_DO THIS_: Reproduce each of the items below word for word, keeping every line and character unchanged.

_PROVIDED MATERIAL_:
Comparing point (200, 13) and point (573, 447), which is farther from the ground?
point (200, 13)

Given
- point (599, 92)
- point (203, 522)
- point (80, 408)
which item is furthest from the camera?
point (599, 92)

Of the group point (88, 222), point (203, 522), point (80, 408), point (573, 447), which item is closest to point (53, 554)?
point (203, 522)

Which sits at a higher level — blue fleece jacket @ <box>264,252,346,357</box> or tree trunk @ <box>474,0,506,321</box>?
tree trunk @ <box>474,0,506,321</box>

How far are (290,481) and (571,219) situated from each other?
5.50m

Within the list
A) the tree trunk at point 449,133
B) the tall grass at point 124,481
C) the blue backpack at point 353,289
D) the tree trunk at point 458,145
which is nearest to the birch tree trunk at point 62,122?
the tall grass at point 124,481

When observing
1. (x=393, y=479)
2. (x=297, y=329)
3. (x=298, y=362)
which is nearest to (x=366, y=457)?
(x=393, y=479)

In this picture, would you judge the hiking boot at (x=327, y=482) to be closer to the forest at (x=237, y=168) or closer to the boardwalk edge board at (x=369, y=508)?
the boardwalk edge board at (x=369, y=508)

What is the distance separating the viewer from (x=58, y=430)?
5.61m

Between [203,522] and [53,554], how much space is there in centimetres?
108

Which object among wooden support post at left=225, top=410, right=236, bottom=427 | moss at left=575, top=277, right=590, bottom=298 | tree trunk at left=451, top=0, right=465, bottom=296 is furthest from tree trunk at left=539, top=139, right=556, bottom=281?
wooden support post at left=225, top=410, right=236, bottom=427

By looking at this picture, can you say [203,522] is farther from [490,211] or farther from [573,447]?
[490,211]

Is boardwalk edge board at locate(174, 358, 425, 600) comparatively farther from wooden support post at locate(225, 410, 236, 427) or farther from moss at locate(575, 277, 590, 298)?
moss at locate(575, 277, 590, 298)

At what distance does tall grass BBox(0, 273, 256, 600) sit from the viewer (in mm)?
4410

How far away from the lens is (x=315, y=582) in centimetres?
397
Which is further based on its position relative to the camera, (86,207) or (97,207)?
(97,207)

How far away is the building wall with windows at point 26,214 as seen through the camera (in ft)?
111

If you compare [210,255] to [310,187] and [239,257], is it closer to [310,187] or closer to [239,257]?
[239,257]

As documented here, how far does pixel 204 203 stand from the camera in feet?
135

_THE COMPLETED TASK_:
Comparing point (200, 13) and point (573, 447), which is farther from the ground?
point (200, 13)

Given
- point (599, 92)
- point (203, 522)
- point (80, 408)
which item is furthest from the camera?
point (599, 92)

Of the group point (88, 222), point (203, 522), point (80, 408), point (573, 447), which item is closest to point (53, 554)?
point (203, 522)

Which sits at a higher level — blue fleece jacket @ <box>264,252,346,357</box> or tree trunk @ <box>474,0,506,321</box>?
tree trunk @ <box>474,0,506,321</box>

How far are (290,481) and (571,219) situated from each other?
5.50m

Within the list
A) the tree trunk at point 449,133
B) the tall grass at point 124,481
C) the blue backpack at point 353,289
D) the tree trunk at point 458,145
which is nearest to the birch tree trunk at point 62,122?
the tall grass at point 124,481

When observing
1. (x=393, y=479)
2. (x=297, y=329)
3. (x=298, y=362)
which is nearest to (x=366, y=457)?
(x=393, y=479)

In this picture, would you judge the hiking boot at (x=327, y=482) to be closer to the forest at (x=237, y=168) or closer to the boardwalk edge board at (x=369, y=508)?
the boardwalk edge board at (x=369, y=508)

What is the distance separating the viewer from (x=58, y=430)?
5.61m

Between [203,522] and [53,554], how much space is there in centimetres?
108

Which object among wooden support post at left=225, top=410, right=236, bottom=427 | moss at left=575, top=277, right=590, bottom=298 | tree trunk at left=451, top=0, right=465, bottom=296 is furthest from tree trunk at left=539, top=139, right=556, bottom=281?
wooden support post at left=225, top=410, right=236, bottom=427

By looking at this picture, can you say [203,522] is farther from [490,211] or farther from [573,447]?
[490,211]

Is boardwalk edge board at locate(174, 358, 425, 600) comparatively farther from wooden support post at locate(225, 410, 236, 427) or farther from moss at locate(575, 277, 590, 298)?
moss at locate(575, 277, 590, 298)

At what distance does tall grass BBox(0, 273, 256, 600) sit from the viewer (in mm)?
4410

How far away from the lens is (x=315, y=582) in centimetres?
397
Which is further based on its position relative to the camera, (86,207) or (97,207)?
(97,207)

How far away is the building wall with windows at point 26,214 as seen through the camera (in ft)?
111

If you compare [210,255] to [310,187] and [239,257], is it closer to [310,187] or closer to [239,257]?
[239,257]

As documented here, how far does pixel 204 203 stand from the camera in feet?
135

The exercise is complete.